Actualisé 13.10.2012 à 20:01

Crise de la dette Le FMI tente de dissiper le flou sur l'austérité

La directrice générale du FMI Christine Lagarde a reconnu samedi que l'austérité agitait beaucoup les esprits ces derniers jours.

Christine Lagarde est la directrice générale du FMI.

Christine Lagarde est la directrice générale du FMI.

Le FMI a tenté samedi de dissiper le flou qui a entouré les débats sur les politiques d'austérité en Europe tout au long de son assemblée annuelle. Il a notamment appelé à soutenir la croissance sans renoncer à réduire les déficits publics.

La directrice générale du FMI Christine Lagarde a reconnu samedi devant la presse que ce thème avait beaucoup agité les esprits des grands argentiers de la planète, réunis cette semaine à Tokyo. Mais, «en réalité, ce qui a été parfois présenté comme un désaccord» entre le FMI et certains pays, entre autres l'Allemagne, «est une question de perception», a-t-elle estimé.

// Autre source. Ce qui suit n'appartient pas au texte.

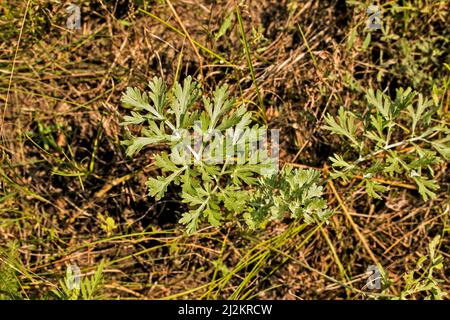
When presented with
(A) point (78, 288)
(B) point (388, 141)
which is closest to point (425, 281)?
(B) point (388, 141)

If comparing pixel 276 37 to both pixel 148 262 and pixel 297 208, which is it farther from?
pixel 148 262

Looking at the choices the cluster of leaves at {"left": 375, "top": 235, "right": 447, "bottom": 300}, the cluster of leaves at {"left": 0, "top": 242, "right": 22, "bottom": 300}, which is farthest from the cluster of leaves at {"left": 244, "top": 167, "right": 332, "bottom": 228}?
the cluster of leaves at {"left": 0, "top": 242, "right": 22, "bottom": 300}

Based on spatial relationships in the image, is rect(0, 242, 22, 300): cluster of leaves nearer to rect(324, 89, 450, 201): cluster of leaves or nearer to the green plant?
the green plant

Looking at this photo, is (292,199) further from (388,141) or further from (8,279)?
(8,279)

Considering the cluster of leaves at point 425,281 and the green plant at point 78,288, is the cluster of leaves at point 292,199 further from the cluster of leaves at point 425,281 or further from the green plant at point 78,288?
the green plant at point 78,288

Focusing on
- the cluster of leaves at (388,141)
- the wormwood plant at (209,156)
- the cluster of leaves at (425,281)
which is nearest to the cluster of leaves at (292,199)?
the wormwood plant at (209,156)

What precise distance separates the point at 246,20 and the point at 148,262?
1587 mm

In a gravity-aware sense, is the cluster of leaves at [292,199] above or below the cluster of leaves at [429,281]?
above

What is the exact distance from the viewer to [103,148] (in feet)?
11.0

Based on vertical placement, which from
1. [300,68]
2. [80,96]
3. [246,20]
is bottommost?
[80,96]

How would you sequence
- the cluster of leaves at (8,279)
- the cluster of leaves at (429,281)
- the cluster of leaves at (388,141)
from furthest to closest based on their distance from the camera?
the cluster of leaves at (8,279) → the cluster of leaves at (429,281) → the cluster of leaves at (388,141)
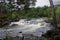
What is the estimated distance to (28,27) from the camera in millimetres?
6738

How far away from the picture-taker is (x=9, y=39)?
217 inches

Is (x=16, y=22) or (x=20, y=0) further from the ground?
(x=20, y=0)

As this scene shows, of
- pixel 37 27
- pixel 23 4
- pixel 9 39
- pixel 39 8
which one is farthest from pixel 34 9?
pixel 9 39

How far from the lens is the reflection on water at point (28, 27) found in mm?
6287

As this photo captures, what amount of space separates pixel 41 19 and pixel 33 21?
346 mm

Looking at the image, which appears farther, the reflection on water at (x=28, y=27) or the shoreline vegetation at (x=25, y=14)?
the shoreline vegetation at (x=25, y=14)

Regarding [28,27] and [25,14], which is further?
[25,14]

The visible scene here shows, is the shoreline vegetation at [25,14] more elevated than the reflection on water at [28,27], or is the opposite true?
the shoreline vegetation at [25,14]

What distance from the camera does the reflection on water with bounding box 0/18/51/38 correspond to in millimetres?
6287

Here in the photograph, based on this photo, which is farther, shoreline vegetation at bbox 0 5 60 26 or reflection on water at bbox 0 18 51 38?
shoreline vegetation at bbox 0 5 60 26

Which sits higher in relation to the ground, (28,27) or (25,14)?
(25,14)

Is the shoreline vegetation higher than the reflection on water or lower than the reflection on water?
higher

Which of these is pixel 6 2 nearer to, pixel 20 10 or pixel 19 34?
pixel 20 10

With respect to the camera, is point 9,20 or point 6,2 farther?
point 6,2
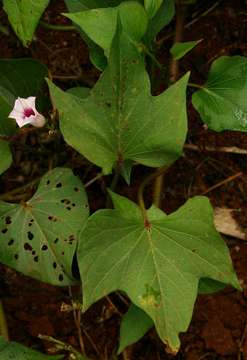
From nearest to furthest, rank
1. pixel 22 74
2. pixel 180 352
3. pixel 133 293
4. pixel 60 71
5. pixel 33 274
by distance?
pixel 133 293 < pixel 33 274 < pixel 22 74 < pixel 180 352 < pixel 60 71

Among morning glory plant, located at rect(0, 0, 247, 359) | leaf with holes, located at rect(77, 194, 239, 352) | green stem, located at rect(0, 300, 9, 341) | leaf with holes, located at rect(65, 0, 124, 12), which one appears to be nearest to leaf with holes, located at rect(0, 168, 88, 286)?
morning glory plant, located at rect(0, 0, 247, 359)

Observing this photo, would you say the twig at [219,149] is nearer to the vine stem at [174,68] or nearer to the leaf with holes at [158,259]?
the vine stem at [174,68]

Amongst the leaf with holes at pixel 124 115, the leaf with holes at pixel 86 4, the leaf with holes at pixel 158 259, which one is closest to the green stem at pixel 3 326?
the leaf with holes at pixel 158 259

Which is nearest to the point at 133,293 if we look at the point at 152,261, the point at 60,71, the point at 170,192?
the point at 152,261

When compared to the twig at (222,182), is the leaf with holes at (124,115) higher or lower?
higher

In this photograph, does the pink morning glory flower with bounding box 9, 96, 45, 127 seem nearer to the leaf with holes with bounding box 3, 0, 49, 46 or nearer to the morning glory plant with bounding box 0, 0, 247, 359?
the morning glory plant with bounding box 0, 0, 247, 359

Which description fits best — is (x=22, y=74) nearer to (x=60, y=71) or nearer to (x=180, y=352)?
(x=60, y=71)

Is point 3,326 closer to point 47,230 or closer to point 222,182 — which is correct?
point 47,230
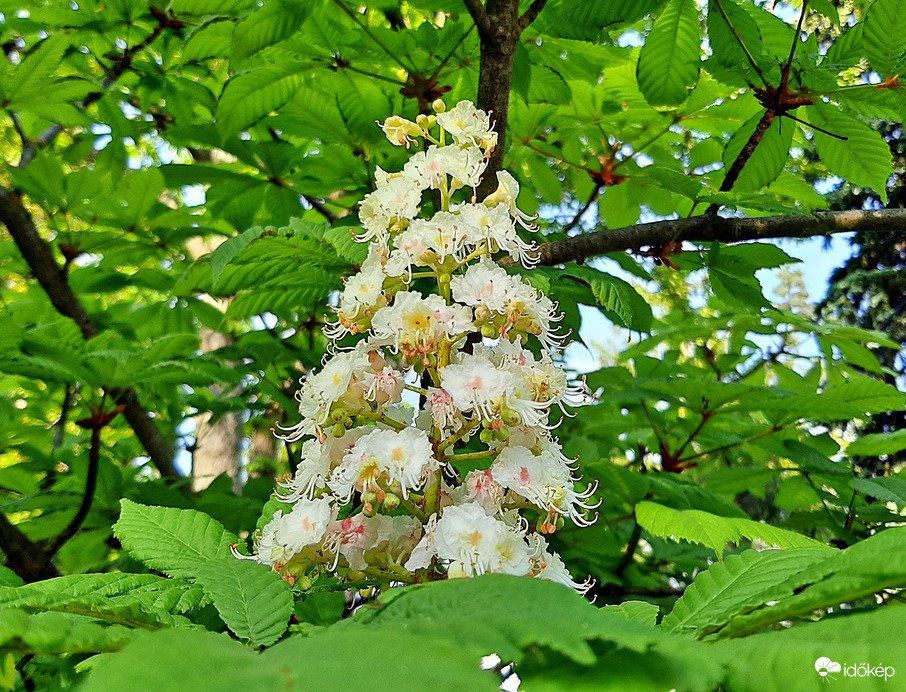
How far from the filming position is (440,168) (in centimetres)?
110

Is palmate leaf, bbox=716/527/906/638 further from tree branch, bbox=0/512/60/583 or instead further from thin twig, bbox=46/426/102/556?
tree branch, bbox=0/512/60/583

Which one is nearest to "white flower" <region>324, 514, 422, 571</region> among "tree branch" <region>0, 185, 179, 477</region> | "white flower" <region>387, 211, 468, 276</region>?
"white flower" <region>387, 211, 468, 276</region>

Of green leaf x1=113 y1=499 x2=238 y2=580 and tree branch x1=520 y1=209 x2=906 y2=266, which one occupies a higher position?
tree branch x1=520 y1=209 x2=906 y2=266

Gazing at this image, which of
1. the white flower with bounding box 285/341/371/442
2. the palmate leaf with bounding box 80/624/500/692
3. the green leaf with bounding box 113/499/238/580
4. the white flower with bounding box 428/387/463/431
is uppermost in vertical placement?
the white flower with bounding box 285/341/371/442

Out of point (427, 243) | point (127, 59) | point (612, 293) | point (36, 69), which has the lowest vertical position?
point (427, 243)

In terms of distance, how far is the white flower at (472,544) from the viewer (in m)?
0.85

«Nous reconnaissons tous que des ajustements budgétaires crédibles à moyen terme sont nécessaires dans toutes les économies avancées», a expliqué Mme Lagarde. Mais «le rythme et le type de mesures doivent être évidemment calibrés pays par pays», a-t-elle expliqué.

Et ce n'est pas l'Allemagne qui contredira le FMI sur ce point, a assuré samedi son ministre des Finances Wolfgang Schäuble. «On peut parler du rythme de la réduction de la dette, mais pas de son principe», a-t-il assuré lors d'une conférence de presse.

L'une des principales instances dirigeantes du Fonds s'est efforcée samedi de mettre tout le monde d'accord en rappelant la nécessité pour les pays riches de mettre en oeuvre une politique budgétaire bien «calibrée, aussi favorable que possible à la croissance» économique.

Armes anti-crise

Le Comité financier et monétaire du FMI, chargé de définir les grandes orientations politiques du Fonds, a aussi appelé les Européens à agir «sans délai» pour mettre en oeuvre de manière «effective» les armes anti-crise récemment adoptées, une demande exprimée par de nombreux pays hors d'Europe, dont les Etats-Unis.

Citant la naissance du Fonds de secours européen et le nouveau programme de rachat d'obligations de la BCE, le secrétaire américain au Trésor Timothy Geithner a jugé que ce nouveau cadre institutionnel constituait une «stratégie prometteuse» pour faire face à la crise.

Un point de vue partagé samedi par son homologue français Pierre Moscovici qui a dit espérer, par exemple, des solutions pour la Grèce et l'Espagne «dans les semaines qui viennent».

Le ministre espagnol de l'Economie, Luis de Guindos, ne paraît pas aussi pressé, jugeant que plus le temps passe, plus cela valide la stratégie de l'Espagne, en dépit des appels du pied de nombreux pays, et du FMI, pour que Madrid se décide rapidement à demander l'aide de ses partenaires européens.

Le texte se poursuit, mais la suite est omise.